Le chef-d'oeuvre de Katsuhiro Ōtomo ressort au cinéma aujourd'hui en version restaurée. Plus beau et pertinent que jamais.
Akira revient donc en salles. Film-totem des années 90, rouge comme un manifeste, Akira n'a pas pris une ride. A sa sortie en 1988, Akira actait le changement de statut de l'animation japonaise, qui avait réussi à s'internationaliser dans les années 80 et allait enfin triompher sur toute la planète. Revoir Akira en 2020, un an après la date du futur où il se situe ("31 ans après la troisième guerre mondiale", et en 2019 comme dans Blade Runner), permet de constater que, aujourd'hui comme en 1988, les visions du réalisateur Katsuhiro Ōtomo mêlant avec une harmonie démente (tout est au même niveau de réel, de l'ours en peluche à l'explosion atomique, annonçant la cohérence artistique du Paprika de Satoshi Kon) analogique et numérique sont aussi fabuleuses que violemment pertinentes : dans les dix premières minutes, en suivant l'affrontement de deux bandes de jeunes bikers à travers la mégalopole de Néo-Tokyo, on y voit un homme mourant se faire déchiqueter par les fusils d'assaut des flics, puis un manifestant inoffensif descendu à bout portant par un policier armé d'un lance-grenade lacrymo. La science-fiction est toujours une façon de raconter le présent : si Ōtomo ira plus loin dans la radicalité (visuelle, politique) dans son fabuleux Cannon Fodder (dans le film anthologique Memories), la temporalité d'Akira n'est pas dépassée.
Où voir la version restaurée d'Akira en 4K ?"De la peur liée au nucléaire et au passé militariste du Japon, à la violence et à l'instabilité politique de l'archipel à la fin des années 1970 et au début des années 1980, Akira a su capturer les traumatismes d'un pays pour en faire une œuvre universelle", résume Stéphanie Chaptal dans sa belle synthèse Hommage à Akira : héritage de l'apocalypse (Ynnis éditions, septembre 2019). De ces traumatismes est née la rage des jeunes héros d'Akira, gobant des pilules de drogues, montés sur de délirantes motos custom, menaçant les autorités à l'aide de leurs pouvoirs psy apocalyptiques et diffusant l'évangile de l'anime sur la Terre. En 1989 (deux ans avant la sortie française d'Akira), Ségolène Royal fustigeait les séries japonaises "stupides et violentes" diffusées à la télévision (c'était une autre époque). Kaneda, le héros d'Akira semblait lui répondre via le slogan de son blouson orné d'une pilule de came : "Good for Health, Bad for Education".
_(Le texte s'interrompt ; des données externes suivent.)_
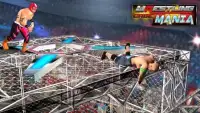 Wrestling Cage Mania - Free Wrestling Games : 2K18 Screen Shot 2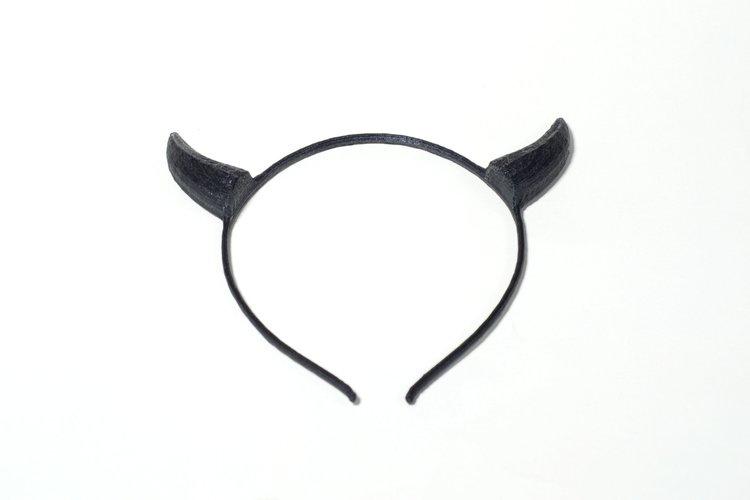 Devil Horns Headband 3D Print 43245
La ressortie du film en 2020 dans une superbe restauration 4K est un nouvel événement (mais un bon) au sein de cette année mouvementée, dont la numérotation agite certains fans de cyberpunk. 2020, c'est l'année où se situe le contexte de l'édition la plus connue du fameux et séminal jeu de rôle Cyberpunk, dont la version en jeu vidéo Cyberpunk 2077 (par le studio de The Witcher, et qui se déroule dans une mégalopole futuriste marquée par une frappe nucléaire, tiens tiens) est prévue pour novembre prochain, avec fracas. Pas sûr qu'il résonne du même fracas révolutionnaire que celui provoqué par l'explosion Akira, qui 32 ans plus tard, "après la troisième guerre mondiale", nous contamine encore de ses retombées.